Hope for happier trails
The West Slope isn’t just a geographical location, it’s a culture, shared values of community and respect – where we lend a hand and acknowledge one another’s time/space/presence. In our rural communities, this attitude of community and mutual respect is paramount, and the term “shared use” is the backbone of our U.S. public lands – shared use of the lands themselves and shared use of the trails on those lands.
In our region, we are privy to seemingly endless trails, trails that are near and dear to our hearts, trails that we all share as different user groups: horse folks, hikers, dog adventurers, hunters, birders, mountain bikers, mushroom hunters, trail runners, photographers, etc. With shared use comes great responsibility, the responsibility to check your ego and entitlement at the trailhead.
Recently, I was hiking with my pups just north of Durango on Engineer Pass Trail. I witnessed an elderly woman hiker, about 80 years old, fall on boulders as she rushed to move off the trail for mountain bikers barreling toward her with no signs of yielding. I counted nearly 35 mountain bikers on the trail that day, and only two of those stopped and pulled off the trail for me and the dogs hiking.
Normally an overly considerate trail-goer, I held my ground in front of the rest of those bikes, and me and the pups almost got run over multiple times, got screamed at and had some other quite awkward encounters. I kept coming back to the woman I saw fall earlier and how moving off the trail isn’t very easy for a lot of our population, nor should they be expected to.

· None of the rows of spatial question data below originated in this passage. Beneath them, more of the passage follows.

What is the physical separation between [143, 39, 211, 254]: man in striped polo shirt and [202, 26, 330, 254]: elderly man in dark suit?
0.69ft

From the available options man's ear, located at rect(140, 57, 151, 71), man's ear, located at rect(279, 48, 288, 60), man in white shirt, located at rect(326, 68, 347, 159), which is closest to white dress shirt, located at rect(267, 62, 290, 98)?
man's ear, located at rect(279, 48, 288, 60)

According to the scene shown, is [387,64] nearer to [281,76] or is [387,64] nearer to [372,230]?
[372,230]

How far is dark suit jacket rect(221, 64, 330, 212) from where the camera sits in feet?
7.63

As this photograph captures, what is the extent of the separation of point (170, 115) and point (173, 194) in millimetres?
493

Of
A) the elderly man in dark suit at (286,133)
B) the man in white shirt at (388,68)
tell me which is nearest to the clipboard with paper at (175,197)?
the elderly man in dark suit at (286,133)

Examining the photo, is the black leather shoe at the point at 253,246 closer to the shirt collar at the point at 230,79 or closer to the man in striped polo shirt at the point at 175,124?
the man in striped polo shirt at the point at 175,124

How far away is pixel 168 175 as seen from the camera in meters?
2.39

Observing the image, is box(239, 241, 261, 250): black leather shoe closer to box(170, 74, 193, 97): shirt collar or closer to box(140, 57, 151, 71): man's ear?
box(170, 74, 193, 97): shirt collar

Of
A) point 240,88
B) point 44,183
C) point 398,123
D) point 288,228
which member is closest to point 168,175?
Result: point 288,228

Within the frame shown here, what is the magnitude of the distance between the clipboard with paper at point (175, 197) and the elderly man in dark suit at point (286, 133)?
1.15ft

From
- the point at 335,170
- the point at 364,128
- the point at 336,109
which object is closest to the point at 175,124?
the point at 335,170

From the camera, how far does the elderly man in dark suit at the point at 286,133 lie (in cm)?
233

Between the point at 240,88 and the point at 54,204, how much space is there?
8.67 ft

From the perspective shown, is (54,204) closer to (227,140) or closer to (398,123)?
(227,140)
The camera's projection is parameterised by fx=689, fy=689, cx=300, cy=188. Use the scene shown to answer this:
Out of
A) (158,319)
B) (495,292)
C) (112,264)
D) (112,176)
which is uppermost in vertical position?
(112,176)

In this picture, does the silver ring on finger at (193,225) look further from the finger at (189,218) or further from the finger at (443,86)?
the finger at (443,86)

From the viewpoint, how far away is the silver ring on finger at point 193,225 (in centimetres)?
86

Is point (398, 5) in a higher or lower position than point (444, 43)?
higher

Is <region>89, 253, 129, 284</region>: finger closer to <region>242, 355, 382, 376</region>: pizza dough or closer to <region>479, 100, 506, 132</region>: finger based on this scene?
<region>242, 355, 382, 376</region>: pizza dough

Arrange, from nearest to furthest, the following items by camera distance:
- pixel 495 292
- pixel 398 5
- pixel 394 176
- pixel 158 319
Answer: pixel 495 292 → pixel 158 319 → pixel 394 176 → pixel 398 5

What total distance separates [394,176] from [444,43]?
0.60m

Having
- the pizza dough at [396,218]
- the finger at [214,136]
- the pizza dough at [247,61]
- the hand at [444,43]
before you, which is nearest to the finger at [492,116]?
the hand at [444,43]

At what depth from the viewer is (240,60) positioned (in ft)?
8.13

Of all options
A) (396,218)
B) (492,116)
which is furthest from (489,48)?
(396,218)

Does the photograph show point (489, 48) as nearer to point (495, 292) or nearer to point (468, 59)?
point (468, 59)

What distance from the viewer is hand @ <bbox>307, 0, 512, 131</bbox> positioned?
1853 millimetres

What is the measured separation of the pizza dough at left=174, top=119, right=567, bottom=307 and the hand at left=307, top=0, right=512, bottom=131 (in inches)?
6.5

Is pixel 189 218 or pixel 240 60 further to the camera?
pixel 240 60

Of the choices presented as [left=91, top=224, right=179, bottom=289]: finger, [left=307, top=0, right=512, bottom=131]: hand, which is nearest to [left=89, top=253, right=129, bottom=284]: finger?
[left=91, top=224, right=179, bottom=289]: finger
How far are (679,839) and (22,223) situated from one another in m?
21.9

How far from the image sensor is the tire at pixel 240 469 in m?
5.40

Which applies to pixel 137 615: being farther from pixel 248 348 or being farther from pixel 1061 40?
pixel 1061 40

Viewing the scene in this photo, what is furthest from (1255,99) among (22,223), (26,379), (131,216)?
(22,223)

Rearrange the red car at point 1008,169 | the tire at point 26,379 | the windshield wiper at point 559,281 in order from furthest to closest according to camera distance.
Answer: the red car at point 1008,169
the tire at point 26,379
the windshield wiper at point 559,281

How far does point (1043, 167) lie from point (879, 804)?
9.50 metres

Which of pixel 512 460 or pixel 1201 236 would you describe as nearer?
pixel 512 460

I’ve spent my career researching and working with multi-use trails on federal public land all over the West. So, like any good scientist, while still on the trail today, I polled a few groups of local hikers on their experiences with mountain bike yield protocols. They said that around Durango, cyclists don’t pull off the trail for them, that they, as hikers, are expected to step off the trail for the mountain bikes: “They are always really nice about it, they say ‘thank you’ as they race through, but they never give us the right -of-way. If you don’t move, they race right at you, run you off the trail, and it’s really scary!”
What is happening here? Why in the world would mountain bikers – who are supposed to yield to ALL other trail users in shared use – think and act this way? I was blown away. Mountain biking was my first trail love, I ride as much as I hike or run or meander with my hounds on the trails. I raced professionally for 10 years, spending 30 hours a week riding trails. I can’t fathom not stepping off the trail for others passing through on hoof, foot or braap.
All I can think is that our communal education strategies for teaching one another respect and common courtesy of shared use have gotten bulldozed by entitlement and a lack of learning trail etiquette. Perhaps this is due to lack of good signage or perhaps it is cultural learning of bad and unsafe habits from pedal friends. The shared use yield basics are: everyone yields to horses; bikers yield to everyone; and within those yields, downhill traffic yields to uphill traffic. It is a simple and effective system that keeps everyone safe and considerate.
Trail yielding doesn’t just allow you to acknowledge another human (and animals) on the trail that you are sharing, it also protects our shared-use access. The trails exist because we all are using the trails. No one group would have access without all of us. The trail yield rules are not just for us humans either, they help keep the singletrack single!
I truly love our Western Slope attitude of community and respect because it means watching out for one another. On this day, what I saw was not our local values of kindness and respect. What I saw was one user group on our shared-use trails that feels more entitled than others to dominate the trails because they move faster.
Let’s leave the entitlement at the trailhead folks, and yield and keep that community care spirit alive over here!